Exercise:
Without the pictures, can you quote each line below exactly?

Information provided:
'''
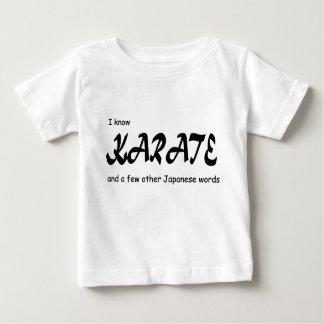 Lustiger Entwurf. Ich kenne Karate + andere Baby T-shirt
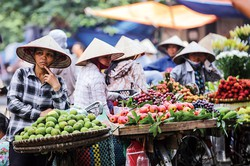 自国製品への購入意欲が高まるベトナム (Bloomberg)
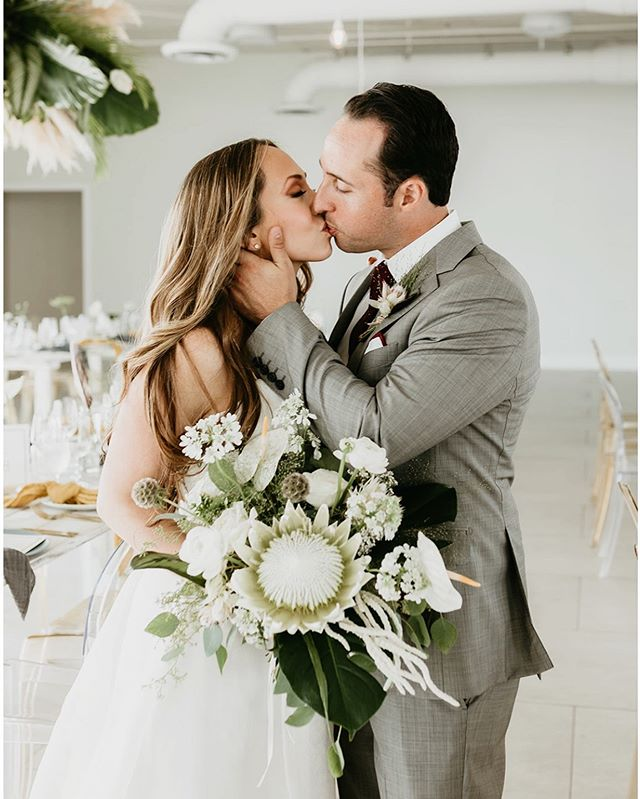This beautiful wedding is now featured on @greenweddingshoes and the excitement is real!!! Check the link in my bio to see and read about their wedding day. Planner: @thecreativesloft  Florals: @primroseflorals  Dress: @lovelybridemiami  Venue: @penthouserw  Mua: @celinabeachartistry  Rentals: @themixdish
'''
Response box:
 Lustiger Entwurf. Ich kenne Karate + andere Baby T-shirt
 自国製品への購入意欲が高まるベトナム (Bloomberg)
This beautiful wedding is now featured on @greenweddingshoes and the excitement is real!!! Check the link in my bio to see and read about their wedding day. Planner: @thecreativesloft  Florals: @primroseflorals  Dress: @lovelybridemiami  Venue: @penthouserw  Mua: @celinabeachartistry  Rentals: @themixdish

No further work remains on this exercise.